• _Given problem_
Reproduce each of the rows below word for word, changing nothing.

— start of Dataset records —

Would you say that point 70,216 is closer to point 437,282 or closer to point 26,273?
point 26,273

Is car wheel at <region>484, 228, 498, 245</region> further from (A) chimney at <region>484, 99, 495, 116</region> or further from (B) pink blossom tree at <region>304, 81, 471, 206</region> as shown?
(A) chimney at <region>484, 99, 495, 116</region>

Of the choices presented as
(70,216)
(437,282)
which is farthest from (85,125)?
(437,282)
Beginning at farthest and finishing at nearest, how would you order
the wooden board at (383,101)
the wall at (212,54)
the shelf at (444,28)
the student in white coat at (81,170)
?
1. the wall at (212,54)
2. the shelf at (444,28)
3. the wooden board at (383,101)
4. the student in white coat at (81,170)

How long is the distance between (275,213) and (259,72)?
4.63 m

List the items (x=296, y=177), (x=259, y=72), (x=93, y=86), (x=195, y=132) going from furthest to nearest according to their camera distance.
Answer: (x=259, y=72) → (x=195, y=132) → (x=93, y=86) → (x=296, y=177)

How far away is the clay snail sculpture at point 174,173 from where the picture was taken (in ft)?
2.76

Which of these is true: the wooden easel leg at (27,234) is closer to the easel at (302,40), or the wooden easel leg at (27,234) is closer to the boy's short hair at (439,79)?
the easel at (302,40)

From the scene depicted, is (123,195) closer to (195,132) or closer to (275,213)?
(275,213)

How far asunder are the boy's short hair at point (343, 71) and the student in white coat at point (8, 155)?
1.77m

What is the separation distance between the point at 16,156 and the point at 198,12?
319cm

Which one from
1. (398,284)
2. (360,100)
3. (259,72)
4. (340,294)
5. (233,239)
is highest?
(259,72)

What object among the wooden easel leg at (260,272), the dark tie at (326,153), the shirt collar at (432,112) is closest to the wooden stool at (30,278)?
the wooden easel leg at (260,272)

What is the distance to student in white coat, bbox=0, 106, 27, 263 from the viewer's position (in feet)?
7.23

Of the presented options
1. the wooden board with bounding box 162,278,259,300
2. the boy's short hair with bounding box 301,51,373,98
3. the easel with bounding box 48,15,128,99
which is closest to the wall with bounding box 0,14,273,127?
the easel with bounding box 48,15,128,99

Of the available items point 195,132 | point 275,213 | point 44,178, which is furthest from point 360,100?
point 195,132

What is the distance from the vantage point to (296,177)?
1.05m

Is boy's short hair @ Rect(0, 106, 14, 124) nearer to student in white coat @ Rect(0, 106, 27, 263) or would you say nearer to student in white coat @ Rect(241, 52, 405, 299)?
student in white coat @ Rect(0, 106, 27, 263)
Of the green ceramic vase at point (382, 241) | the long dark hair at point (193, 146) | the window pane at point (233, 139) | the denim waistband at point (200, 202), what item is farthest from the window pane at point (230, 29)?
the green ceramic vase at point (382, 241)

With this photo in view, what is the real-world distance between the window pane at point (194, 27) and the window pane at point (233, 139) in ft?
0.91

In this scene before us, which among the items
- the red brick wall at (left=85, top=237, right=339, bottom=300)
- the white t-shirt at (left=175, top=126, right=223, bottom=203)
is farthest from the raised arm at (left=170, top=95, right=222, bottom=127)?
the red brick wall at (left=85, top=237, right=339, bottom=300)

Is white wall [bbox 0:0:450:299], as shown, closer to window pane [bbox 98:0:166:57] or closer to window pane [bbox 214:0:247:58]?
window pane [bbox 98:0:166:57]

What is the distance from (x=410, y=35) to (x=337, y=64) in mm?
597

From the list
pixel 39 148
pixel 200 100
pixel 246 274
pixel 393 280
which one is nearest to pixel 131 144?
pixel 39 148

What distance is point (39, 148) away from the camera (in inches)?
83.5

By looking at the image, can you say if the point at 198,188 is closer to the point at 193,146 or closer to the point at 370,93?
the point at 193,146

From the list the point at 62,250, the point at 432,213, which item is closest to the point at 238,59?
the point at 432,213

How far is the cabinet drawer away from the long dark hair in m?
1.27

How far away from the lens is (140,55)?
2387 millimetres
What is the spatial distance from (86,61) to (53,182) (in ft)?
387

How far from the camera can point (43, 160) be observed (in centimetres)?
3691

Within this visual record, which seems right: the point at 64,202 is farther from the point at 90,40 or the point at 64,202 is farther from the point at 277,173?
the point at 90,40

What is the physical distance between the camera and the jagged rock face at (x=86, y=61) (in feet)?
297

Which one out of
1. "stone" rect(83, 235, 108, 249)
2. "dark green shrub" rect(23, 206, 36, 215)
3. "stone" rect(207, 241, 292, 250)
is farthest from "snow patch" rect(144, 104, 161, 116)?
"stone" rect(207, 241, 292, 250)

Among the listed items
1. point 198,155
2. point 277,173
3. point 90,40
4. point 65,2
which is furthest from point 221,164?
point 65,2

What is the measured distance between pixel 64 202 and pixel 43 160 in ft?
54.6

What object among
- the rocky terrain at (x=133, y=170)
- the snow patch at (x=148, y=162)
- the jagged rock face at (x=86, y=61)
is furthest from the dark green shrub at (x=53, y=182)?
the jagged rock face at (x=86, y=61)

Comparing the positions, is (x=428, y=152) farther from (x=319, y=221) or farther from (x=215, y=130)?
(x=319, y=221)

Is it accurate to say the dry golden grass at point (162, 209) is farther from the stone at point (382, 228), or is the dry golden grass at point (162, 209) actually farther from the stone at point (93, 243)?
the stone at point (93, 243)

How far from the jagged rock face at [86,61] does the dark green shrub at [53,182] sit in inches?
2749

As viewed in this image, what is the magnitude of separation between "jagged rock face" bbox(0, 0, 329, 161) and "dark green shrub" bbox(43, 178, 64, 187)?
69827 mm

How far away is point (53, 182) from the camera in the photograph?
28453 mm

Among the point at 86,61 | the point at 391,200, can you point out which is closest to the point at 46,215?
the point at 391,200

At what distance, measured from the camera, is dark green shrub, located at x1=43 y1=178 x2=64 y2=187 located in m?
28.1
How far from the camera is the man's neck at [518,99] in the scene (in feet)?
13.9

— end of Dataset records —

• _Output for this task_
Would you say that point 70,216 is closer to point 437,282 or closer to point 26,273?
point 26,273

Is car wheel at <region>484, 228, 498, 245</region> further from (A) chimney at <region>484, 99, 495, 116</region> or further from (B) pink blossom tree at <region>304, 81, 471, 206</region> as shown?
(A) chimney at <region>484, 99, 495, 116</region>

Of the choices presented as
(70,216)
(437,282)
which is farthest from (85,125)?
(437,282)
Beginning at farthest and finishing at nearest, how would you order
the wooden board at (383,101)
the wall at (212,54)
the shelf at (444,28)
the student in white coat at (81,170)
?
1. the wall at (212,54)
2. the shelf at (444,28)
3. the wooden board at (383,101)
4. the student in white coat at (81,170)

How long is the distance between (275,213) and (259,72)?
4.63 m

List the items (x=296, y=177), (x=259, y=72), (x=93, y=86), (x=195, y=132) going from furthest to nearest according to their camera distance.
Answer: (x=259, y=72) → (x=195, y=132) → (x=93, y=86) → (x=296, y=177)

How far away is the clay snail sculpture at point 174,173 from where the picture was taken (in ft)?
2.76

Which of these is true: the wooden easel leg at (27,234) is closer to the easel at (302,40), or the wooden easel leg at (27,234) is closer to the boy's short hair at (439,79)?
the easel at (302,40)

From the scene depicted, is (123,195) closer to (195,132) or closer to (275,213)?
(275,213)

How far asunder are the boy's short hair at point (343, 71) and the student in white coat at point (8, 155)?
1.77m

What is the separation distance between the point at 16,156 and the point at 198,12?
319cm

Which one from
1. (398,284)
2. (360,100)
3. (259,72)
4. (340,294)
5. (233,239)
is highest?
(259,72)

What object among the wooden easel leg at (260,272), the dark tie at (326,153), the shirt collar at (432,112) is closest to the wooden stool at (30,278)?
the wooden easel leg at (260,272)

What is the distance to student in white coat, bbox=0, 106, 27, 263 from the viewer's position (in feet)?
7.23

Of the presented options
1. the wooden board with bounding box 162,278,259,300
2. the boy's short hair with bounding box 301,51,373,98
3. the easel with bounding box 48,15,128,99
which is closest to the wall with bounding box 0,14,273,127?
the easel with bounding box 48,15,128,99

Of the available items point 195,132 | point 275,213 | point 44,178, which is furthest from point 360,100?
point 195,132

What is the distance from the vantage point to (296,177)?
1.05m

Is boy's short hair @ Rect(0, 106, 14, 124) nearer to student in white coat @ Rect(0, 106, 27, 263) or would you say nearer to student in white coat @ Rect(241, 52, 405, 299)?
student in white coat @ Rect(0, 106, 27, 263)
Of the green ceramic vase at point (382, 241) | the long dark hair at point (193, 146) | the window pane at point (233, 139) | the denim waistband at point (200, 202), what item is farthest from the window pane at point (230, 29)?
the green ceramic vase at point (382, 241)

With this photo in view, what is the real-world distance between the window pane at point (194, 27) and the window pane at point (233, 139) in ft?
0.91

In this scene before us, which among the items
- the red brick wall at (left=85, top=237, right=339, bottom=300)
- the white t-shirt at (left=175, top=126, right=223, bottom=203)
is farthest from the raised arm at (left=170, top=95, right=222, bottom=127)?
the red brick wall at (left=85, top=237, right=339, bottom=300)

Is white wall [bbox 0:0:450:299], as shown, closer to window pane [bbox 98:0:166:57] or closer to window pane [bbox 214:0:247:58]?
window pane [bbox 98:0:166:57]

What is the distance from (x=410, y=35) to (x=337, y=64) in mm?
597

From the list
pixel 39 148
pixel 200 100
pixel 246 274
pixel 393 280
which one is nearest to pixel 131 144?
pixel 39 148

What distance is point (39, 148) away from the camera (in inches)?
83.5

By looking at the image, can you say if the point at 198,188 is closer to the point at 193,146 or closer to the point at 370,93?
the point at 193,146

From the list the point at 62,250, the point at 432,213, which item is closest to the point at 238,59?
the point at 432,213

How far is the cabinet drawer away from the long dark hair in m?
1.27

How far away from the lens is (140,55)?
2387 millimetres
What is the spatial distance from (86,61) to (53,182) (in ft)?
387

How far from the camera can point (43, 160) be observed (in centimetres)?
3691

Within this visual record, which seems right: the point at 64,202 is farther from the point at 90,40 or the point at 64,202 is farther from the point at 277,173?
the point at 90,40

What is the physical distance between the camera and the jagged rock face at (x=86, y=61) (in feet)?
297

Which one out of
1. "stone" rect(83, 235, 108, 249)
2. "dark green shrub" rect(23, 206, 36, 215)
3. "stone" rect(207, 241, 292, 250)
is farthest from "snow patch" rect(144, 104, 161, 116)?
"stone" rect(207, 241, 292, 250)

Among the listed items
1. point 198,155
2. point 277,173
3. point 90,40
4. point 65,2
which is furthest from point 221,164?
point 65,2

What is the measured distance between pixel 64 202 and pixel 43 160 in ft?
54.6

What object among
- the rocky terrain at (x=133, y=170)
- the snow patch at (x=148, y=162)
- the jagged rock face at (x=86, y=61)
is furthest from the dark green shrub at (x=53, y=182)?
the jagged rock face at (x=86, y=61)

Comparing the positions, is (x=428, y=152) farther from (x=319, y=221) or farther from (x=215, y=130)?
(x=319, y=221)

Is it accurate to say the dry golden grass at point (162, 209) is farther from the stone at point (382, 228), or is the dry golden grass at point (162, 209) actually farther from the stone at point (93, 243)?
the stone at point (93, 243)

How far from the jagged rock face at [86,61] does the dark green shrub at [53,182] sit in inches?
2749

As viewed in this image, what is the magnitude of separation between "jagged rock face" bbox(0, 0, 329, 161) and "dark green shrub" bbox(43, 178, 64, 187)?
69827 mm

How far away is point (53, 182) from the camera in the photograph?
28453 mm

Among the point at 86,61 | the point at 391,200, can you point out which is closest to the point at 46,215?
the point at 391,200

At what distance, measured from the camera, is dark green shrub, located at x1=43 y1=178 x2=64 y2=187 located in m?
28.1
How far from the camera is the man's neck at [518,99] in the scene (in feet)?
13.9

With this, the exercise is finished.